City Winery has embarked upon an entire month of ‘Think Pink, Drink Pink’ throughout April. On the wine side of things, this is excellent news. Rosé season is upon us, albeit early than usual. A brilliant opportunity to crack open the extensive array of pink wines on our list and celebrate the spring. From Austria through Italy, France and Spain, to New York, Oregon and California, still and sparkling, frizzante, and even a pink beer! A ‘white’ Pinot Noir with an onion skin translucent pink. Literally, a playground of rosé. We are certain there is a wine here that you will enjoy.

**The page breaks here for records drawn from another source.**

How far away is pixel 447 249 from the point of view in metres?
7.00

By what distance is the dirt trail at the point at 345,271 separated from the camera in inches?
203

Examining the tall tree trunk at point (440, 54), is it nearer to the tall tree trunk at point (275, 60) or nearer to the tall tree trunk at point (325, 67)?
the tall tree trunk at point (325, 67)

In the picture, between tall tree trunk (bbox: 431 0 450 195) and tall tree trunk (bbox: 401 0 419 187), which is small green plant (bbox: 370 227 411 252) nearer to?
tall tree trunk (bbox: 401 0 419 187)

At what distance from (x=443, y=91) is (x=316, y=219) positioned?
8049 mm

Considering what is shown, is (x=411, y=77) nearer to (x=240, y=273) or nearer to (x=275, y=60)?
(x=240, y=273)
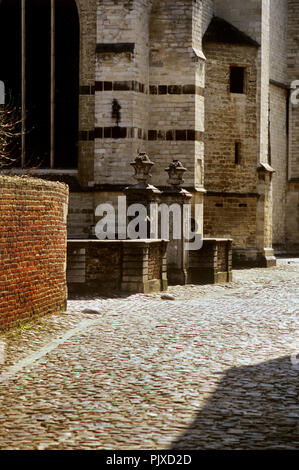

Swing by to sample our special PINK! menu of exclusive by the glass options, purchase our freshly released ‘Pilsen Pink’ Pinot Noir Rosé from Oregon, crafted in-house here at City Winery, nibble on rosé inspired dessert, and enjoy the brighter (pink) side of wine. We shall enjoy and hope to share the experiences with you!
Glazed and Infused donuts made with our original pinot noir rosé
Beverage Director – Rachel Driver Speckan
Current favorite rosé: Of course, asking me to choose just one wine is an excruciating decision. Each day my choice will be different, and may even vary based upon my mood or the dish I have in front of me. But, today, inspired by the culture of pink at City Winery, my favorite is the Clos Cibonne rosé from Provence. The grape is Tibouren, yes, extremely obscure and rare. And, the wine has a fleeting hint, just a slight brush, of flor. Cascades of cherry blossom and freshly picked tart strawberries, salty green olives and marcona almonds mingle with lavender and the sea breeze, toasted bread and the rind of a crumbly cheese. Fascinating, but also exceptionally delicious. Check it on our the special rosé list this month!
Because we are a fully functioning winery, our kitchen has access to unusual ingredients from the winemaking process. A big advantage is I have a constant supply of wine “lees” and wine at my disposal. One very unique dish we make is our flatbread pizza dough, which we infuse with “lees.”
Wine lees refers to the dead or residual yeast that settles to the bottom of the vat of wine during fermentation. We use the white lees from white wine. The result is a flavor similar to sourdough, and you can actually detect the taste of wine in the dough. In case you were wondering, red wine produces a pink wine lees that, yes, will change the color of dough to purple and more greatly affects the flavor of the dough, so we steer away from using red wine lees.
Other than the addition of lees, we make our dough as simply as possible with only yeast, water, salt and high-gluten organic flour. It is mixed at various speeds for different times and proofs overnight.
We offer three different flatbreads made with this dough, our most popular being the Wild Mushroom Flatbread. The base is a bechamel sauce made with goat cheese, and we use a nice variety of mushrooms: velvet pioppini, Hen of the Woods, Honshimeji, oyster and nameko.
For our flatbreads that feature red sauce—such as our Margherita and Salame Flatbreads—our red sauce is a no-cook sauce. We use DOC San Marzanos tomatoes and mill them through a course food mill and only add salt to taste. San Marzano tomatoes are known for their bittersweet flavor as well as being less acidic than regular plum tomatoes.